2015 – The BBC reported that London’s population had hit a record high of 8.6 million. With predictions that it will rise to 11 million by 2050, it looks as though the demand for storage solutions is set to stay strong. In an audacious robbery – with echoes of the movie Bank Job – a safety deposit vault was raided at Hatton Garden Safe Deposit limited. Owing to the private nature of the contents of the raided deposit boxes, the actual value of the theft is unknown – but estimates put it at around £200million, making it the biggest heist in English legal History. Within one month the perpetrators – mostly a group of career criminals in their 60s and 70s – had been caught. 7 out of 8 of them received prison sentences and one was acquitted. Unsurprisingly, the story has already been made into two films, whilst a third starring Sir Michael Caine, Jim Broadbent and Ray Winstone is in production.
2016 – Sadie Kahn won the Mayoral Election – returning the administration to Labour Party and becoming the first Muslim Mayor of any European Capital. The Tate Modern Switch House opened – a 10 Storey extension to the existing Gallery. The Met Police moved house as Scotland Yard was relocated From Victoria Street to Victoria Embankment. The site was previously home to Scotland Yard from 1890 to 1967. This time round the Curtis Green Building was heavily renovated prior to the relocation.

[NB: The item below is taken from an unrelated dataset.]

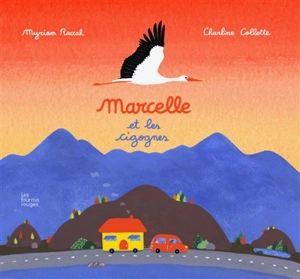 Marcelle et les cigognes - Myriam Raccah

2017 – was a bit of a miserable one sadly. A tough year to be Cressida Dick – the first female Commissioner of the Metropolitan Police – who was appointed in February. Lots of things happened that really weren’t very nice. In March a terrorist killed four on Westminster Bridge, before killing PC Keith Palmer who was on duty at the gate to the Palace of Westminster. Two more terrorist attacks And of course there was the Grenfell Tower Fire in which 71 people lost their lives. But let us leave 2017 – and this look back at London’s events over the last 25 years – on some kind of a high. It has to be the Engagement of London’s newest coolest couple Prince Harry and Megan Markle, which was announced by Clarence House in November.